California, like much of the United States, is facing a staggering challenge to its health care system. The large investments made in recent decades by the National Institutes of Health (NIH) have largely ignored the problems of age-related degenerative disease. As a result, increasingly physicians are treating the chronic, debilitating, and therefore expensive diseases associated with aging. This is made all the worse by the demographic wave caused by the entry of the Baby Boomers into retirement. It is estimated that by the year 2010, the Baby Boomers will be 25 percent of the population of California. By 2020 they will be approaching 64 years of age. As a result, the percentage of the elderly in California is expected to grow from 14 percent in 1990 to 22 percent in 2030. (Source: California Department of Finance, Population Projections 1993).

## What you will do
According to the text on California's aging population, what share of the state's people is expected to be elderly in 2030? These items come from a different source than the text.

## Recorded data
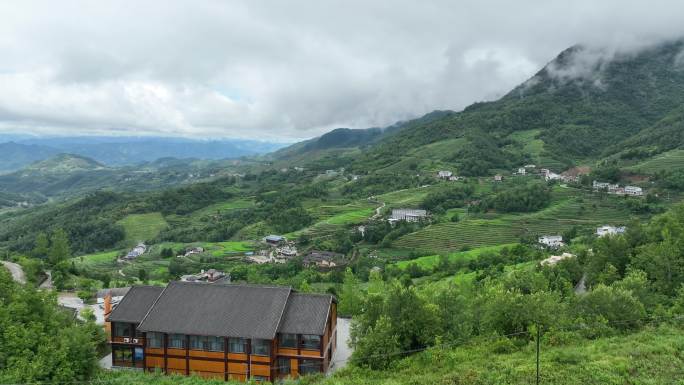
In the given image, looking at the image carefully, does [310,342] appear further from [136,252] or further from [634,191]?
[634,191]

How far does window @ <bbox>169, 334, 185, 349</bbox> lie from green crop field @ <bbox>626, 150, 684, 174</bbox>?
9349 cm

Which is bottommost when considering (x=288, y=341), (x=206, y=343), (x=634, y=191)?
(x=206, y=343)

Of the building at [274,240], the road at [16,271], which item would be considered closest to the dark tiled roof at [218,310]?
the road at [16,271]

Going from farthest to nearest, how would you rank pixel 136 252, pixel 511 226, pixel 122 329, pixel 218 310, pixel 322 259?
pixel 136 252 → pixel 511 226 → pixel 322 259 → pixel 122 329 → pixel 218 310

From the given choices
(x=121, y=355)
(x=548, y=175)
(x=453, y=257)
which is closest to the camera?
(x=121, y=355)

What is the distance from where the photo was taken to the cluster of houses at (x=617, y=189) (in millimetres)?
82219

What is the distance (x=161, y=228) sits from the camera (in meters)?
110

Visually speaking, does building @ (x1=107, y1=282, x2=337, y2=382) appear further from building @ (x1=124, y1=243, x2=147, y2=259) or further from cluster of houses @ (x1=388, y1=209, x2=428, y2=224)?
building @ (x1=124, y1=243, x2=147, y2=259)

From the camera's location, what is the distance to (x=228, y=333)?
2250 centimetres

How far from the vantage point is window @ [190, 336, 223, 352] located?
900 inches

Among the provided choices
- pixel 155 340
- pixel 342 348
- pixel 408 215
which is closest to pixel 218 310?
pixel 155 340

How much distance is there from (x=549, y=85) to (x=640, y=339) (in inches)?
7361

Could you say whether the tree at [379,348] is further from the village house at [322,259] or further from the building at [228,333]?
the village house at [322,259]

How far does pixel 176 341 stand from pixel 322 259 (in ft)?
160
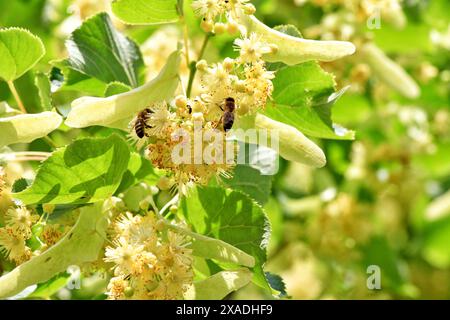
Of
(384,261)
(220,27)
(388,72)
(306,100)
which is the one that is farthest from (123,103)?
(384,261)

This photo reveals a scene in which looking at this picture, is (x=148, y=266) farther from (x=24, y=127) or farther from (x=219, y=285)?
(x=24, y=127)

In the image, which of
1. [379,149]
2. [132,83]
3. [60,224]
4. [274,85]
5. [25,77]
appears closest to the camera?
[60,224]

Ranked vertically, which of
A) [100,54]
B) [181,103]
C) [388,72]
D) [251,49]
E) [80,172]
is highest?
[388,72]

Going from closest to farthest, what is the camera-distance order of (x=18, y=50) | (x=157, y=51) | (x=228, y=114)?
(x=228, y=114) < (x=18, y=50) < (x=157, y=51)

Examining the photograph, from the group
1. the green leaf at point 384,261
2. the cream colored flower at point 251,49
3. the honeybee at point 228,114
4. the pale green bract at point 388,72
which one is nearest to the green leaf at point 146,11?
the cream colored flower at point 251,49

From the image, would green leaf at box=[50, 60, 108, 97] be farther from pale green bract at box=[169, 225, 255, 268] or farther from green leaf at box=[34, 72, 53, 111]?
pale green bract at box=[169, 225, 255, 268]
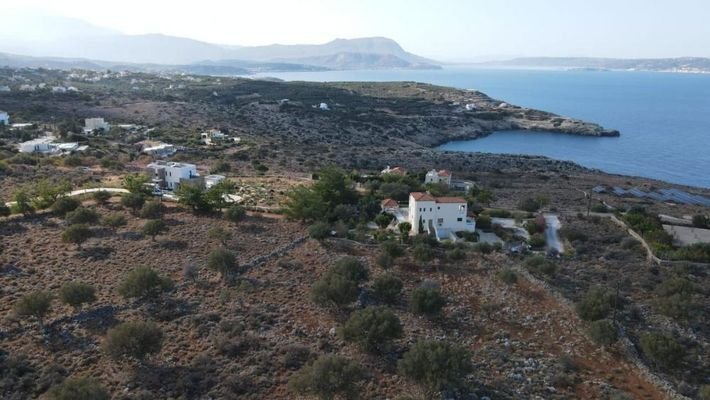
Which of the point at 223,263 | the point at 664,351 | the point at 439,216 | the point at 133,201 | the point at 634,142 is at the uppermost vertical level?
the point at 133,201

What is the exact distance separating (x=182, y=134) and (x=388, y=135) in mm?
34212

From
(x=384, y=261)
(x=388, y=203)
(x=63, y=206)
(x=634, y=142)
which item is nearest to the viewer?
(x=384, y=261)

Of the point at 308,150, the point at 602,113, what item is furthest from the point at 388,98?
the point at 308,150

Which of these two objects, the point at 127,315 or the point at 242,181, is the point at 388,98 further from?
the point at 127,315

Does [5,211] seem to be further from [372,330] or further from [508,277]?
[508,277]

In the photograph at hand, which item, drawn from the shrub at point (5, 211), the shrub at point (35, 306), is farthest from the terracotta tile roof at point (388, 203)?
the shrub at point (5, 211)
* * *
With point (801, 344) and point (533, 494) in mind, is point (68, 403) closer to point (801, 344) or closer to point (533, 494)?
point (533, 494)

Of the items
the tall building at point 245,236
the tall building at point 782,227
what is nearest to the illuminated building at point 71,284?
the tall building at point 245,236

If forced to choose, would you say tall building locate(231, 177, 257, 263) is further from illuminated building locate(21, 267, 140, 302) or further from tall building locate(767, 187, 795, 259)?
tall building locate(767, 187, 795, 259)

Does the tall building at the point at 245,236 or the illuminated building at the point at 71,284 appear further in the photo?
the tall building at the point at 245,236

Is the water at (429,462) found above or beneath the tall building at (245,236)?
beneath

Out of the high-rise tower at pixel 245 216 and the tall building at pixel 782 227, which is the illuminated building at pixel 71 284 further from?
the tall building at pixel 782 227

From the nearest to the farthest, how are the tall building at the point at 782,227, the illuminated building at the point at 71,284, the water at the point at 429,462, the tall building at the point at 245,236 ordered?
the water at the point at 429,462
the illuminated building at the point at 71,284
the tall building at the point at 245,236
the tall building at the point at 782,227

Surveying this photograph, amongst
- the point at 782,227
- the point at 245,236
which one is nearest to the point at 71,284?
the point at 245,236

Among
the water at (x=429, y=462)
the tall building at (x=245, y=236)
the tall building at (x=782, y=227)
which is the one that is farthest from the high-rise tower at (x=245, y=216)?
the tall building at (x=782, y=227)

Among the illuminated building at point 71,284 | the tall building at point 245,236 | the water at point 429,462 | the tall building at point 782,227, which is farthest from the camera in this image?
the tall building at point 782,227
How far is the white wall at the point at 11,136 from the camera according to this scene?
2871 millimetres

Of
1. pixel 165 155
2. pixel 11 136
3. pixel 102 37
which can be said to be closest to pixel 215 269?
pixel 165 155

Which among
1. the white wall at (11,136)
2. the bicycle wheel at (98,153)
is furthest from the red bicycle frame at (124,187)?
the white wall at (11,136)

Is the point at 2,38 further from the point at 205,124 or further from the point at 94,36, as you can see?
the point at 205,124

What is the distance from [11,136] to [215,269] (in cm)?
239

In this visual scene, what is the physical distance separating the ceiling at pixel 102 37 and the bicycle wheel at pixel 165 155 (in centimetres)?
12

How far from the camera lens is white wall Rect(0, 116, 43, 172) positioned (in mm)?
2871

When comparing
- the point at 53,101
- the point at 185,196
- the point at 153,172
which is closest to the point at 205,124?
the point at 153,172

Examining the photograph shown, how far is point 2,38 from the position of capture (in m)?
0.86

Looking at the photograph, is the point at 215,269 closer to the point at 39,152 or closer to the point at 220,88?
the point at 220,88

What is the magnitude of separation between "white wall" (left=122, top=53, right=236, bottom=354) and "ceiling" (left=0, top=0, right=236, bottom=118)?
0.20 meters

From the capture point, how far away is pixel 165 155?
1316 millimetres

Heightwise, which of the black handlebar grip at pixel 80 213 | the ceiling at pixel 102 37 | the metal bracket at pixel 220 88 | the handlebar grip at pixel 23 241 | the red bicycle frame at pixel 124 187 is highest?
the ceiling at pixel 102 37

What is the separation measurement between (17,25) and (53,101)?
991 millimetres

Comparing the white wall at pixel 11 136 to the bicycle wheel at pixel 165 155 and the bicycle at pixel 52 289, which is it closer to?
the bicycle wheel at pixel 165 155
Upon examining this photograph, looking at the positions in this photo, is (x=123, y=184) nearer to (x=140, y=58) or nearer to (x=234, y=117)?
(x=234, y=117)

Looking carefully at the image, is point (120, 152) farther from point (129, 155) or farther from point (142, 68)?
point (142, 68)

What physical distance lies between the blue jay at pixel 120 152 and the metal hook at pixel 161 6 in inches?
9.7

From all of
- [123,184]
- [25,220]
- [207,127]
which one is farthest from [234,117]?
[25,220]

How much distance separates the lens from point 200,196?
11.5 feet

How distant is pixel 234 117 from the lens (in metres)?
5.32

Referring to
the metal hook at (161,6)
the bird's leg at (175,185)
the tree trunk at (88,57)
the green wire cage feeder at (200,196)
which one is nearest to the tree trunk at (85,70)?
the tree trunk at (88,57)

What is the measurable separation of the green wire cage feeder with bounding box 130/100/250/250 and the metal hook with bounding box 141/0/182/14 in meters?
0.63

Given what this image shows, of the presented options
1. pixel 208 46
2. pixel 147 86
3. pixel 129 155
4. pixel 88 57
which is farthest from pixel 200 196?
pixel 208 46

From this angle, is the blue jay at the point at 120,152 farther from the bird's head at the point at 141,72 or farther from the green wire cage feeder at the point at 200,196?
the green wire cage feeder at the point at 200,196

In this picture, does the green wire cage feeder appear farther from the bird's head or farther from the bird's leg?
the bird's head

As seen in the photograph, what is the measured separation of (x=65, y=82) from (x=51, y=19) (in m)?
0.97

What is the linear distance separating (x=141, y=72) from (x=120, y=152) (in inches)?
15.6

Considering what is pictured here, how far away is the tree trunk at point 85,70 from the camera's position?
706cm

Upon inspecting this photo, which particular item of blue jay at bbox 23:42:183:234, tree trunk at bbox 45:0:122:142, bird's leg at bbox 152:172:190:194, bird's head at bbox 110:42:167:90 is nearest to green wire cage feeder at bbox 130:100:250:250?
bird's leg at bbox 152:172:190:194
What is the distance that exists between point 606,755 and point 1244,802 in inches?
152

## Response to the exercise
22 percent